* [Objetivo]
Escribe completo el texto sobre la santa africana, sin cambiar ni una palabra.

* [Documento]

• • •

La conmovedora existencia de esta mártir africana, doctora del perdón, dio la vuelta al mundo cuando san Juan Pablo II la canonizó el 1 de octubre de 2000. Fue la suya una vida que interpela sobre ese insondable misterio del amor de Dios que se impone sobre la felonía y brutalidad de algunos seres humanos. Ya es verdaderamente trágico pasar por la vida siendo verdugo de otros, de tantas formas como se manifiesta la agresión en los distintos escenarios donde discurre la convivencia, siempre que en ella campea el egoísmo. Pero cuando se alcanzan cotas como las que que tuvo que padecer esta santa, enmudecen las palabras y uno siente que el latido del corazón se queda en suspenso. Si a eso se le añade su insólita capacidad para perdonar, movida sin duda alguna por la gracia, el amor brilla con poderosísima fuerza en medio de tanta fiereza, y no cabe otra salida que volver los ojos al cielo donde habita la unidad, la verdad, la bondad y la belleza, atributos del Absoluto, porque en Él radica la explicación de tan excelsa respuesta. Ella encarnó admirablemente la indicación de Cristo de perdonar sin límites: “hasta setenta veces siete” (Mt, 18, 22).

• • •

* [Lista de filas]
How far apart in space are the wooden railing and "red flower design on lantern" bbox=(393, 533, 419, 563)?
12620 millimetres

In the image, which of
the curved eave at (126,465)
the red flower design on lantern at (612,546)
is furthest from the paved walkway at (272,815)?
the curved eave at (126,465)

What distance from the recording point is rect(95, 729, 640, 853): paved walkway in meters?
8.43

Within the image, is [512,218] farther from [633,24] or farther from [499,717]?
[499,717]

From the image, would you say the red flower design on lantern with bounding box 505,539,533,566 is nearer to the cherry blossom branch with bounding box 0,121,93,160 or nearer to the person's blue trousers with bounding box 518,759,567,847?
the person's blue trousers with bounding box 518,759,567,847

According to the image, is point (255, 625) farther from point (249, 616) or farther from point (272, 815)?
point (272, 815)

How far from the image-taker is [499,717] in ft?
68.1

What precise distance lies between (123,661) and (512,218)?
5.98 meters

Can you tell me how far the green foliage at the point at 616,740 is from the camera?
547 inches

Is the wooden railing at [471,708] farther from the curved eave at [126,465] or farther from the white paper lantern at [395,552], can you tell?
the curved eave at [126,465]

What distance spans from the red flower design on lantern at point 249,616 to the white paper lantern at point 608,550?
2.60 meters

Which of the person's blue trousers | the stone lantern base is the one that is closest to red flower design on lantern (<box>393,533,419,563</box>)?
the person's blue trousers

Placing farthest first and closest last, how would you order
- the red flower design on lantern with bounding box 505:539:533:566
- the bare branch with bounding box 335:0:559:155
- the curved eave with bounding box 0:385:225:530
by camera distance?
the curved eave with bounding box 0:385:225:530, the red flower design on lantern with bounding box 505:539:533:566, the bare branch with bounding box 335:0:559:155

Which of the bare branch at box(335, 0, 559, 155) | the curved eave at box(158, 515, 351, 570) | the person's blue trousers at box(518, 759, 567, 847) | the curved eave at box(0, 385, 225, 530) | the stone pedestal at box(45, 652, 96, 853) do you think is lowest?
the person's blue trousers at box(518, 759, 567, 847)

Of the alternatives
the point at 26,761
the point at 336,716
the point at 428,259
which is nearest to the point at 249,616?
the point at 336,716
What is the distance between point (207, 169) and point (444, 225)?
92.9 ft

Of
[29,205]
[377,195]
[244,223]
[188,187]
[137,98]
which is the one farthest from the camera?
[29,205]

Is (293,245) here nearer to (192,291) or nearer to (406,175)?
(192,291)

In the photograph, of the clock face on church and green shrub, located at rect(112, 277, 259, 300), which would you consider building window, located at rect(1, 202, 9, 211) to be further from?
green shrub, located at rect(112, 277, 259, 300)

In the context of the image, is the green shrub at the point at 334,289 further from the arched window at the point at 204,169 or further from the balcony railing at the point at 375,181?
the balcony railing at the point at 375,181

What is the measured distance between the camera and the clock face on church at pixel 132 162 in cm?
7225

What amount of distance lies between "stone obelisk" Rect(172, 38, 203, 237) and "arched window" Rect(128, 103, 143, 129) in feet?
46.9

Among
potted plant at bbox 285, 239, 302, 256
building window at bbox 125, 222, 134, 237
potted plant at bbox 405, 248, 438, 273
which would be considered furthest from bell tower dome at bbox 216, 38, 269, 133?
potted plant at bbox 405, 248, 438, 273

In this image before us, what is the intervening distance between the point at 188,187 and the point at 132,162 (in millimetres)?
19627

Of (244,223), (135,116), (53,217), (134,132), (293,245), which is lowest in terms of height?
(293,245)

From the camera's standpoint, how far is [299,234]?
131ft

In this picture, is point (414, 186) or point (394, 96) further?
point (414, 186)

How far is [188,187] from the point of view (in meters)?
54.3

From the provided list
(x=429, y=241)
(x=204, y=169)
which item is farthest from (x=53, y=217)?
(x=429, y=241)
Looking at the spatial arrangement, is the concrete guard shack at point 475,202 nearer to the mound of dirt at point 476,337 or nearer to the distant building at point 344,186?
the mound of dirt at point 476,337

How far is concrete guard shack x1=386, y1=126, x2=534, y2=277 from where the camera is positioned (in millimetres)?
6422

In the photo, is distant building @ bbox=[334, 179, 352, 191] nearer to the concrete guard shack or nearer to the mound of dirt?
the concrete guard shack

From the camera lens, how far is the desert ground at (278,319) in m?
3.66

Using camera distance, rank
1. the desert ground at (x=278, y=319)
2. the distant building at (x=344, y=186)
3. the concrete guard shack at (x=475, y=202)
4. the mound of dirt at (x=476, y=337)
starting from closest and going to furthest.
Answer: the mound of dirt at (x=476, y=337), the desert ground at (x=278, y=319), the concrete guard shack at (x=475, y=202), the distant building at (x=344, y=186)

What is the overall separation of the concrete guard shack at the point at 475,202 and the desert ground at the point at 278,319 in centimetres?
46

• • •

* [Respuesta]
La conmovedora existencia de esta mártir africana, doctora del perdón, dio la vuelta al mundo cuando san Juan Pablo II la canonizó el 1 de octubre de 2000. Fue la suya una vida que interpela sobre ese insondable misterio del amor de Dios que se impone sobre la felonía y brutalidad de algunos seres humanos. Ya es verdaderamente trágico pasar por la vida siendo verdugo de otros, de tantas formas como se manifiesta la agresión en los distintos escenarios donde discurre la convivencia, siempre que en ella campea el egoísmo. Pero cuando se alcanzan cotas como las que que tuvo que padecer esta santa, enmudecen las palabras y uno siente que el latido del corazón se queda en suspenso. Si a eso se le añade su insólita capacidad para perdonar, movida sin duda alguna por la gracia, el amor brilla con poderosísima fuerza en medio de tanta fiereza, y no cabe otra salida que volver los ojos al cielo donde habita la unidad, la verdad, la bondad y la belleza, atributos del Absoluto, porque en Él radica la explicación de tan excelsa respuesta. Ella encarnó admirablemente la indicación de Cristo de perdonar sin límites: “hasta setenta veces siete” (Mt, 18, 22).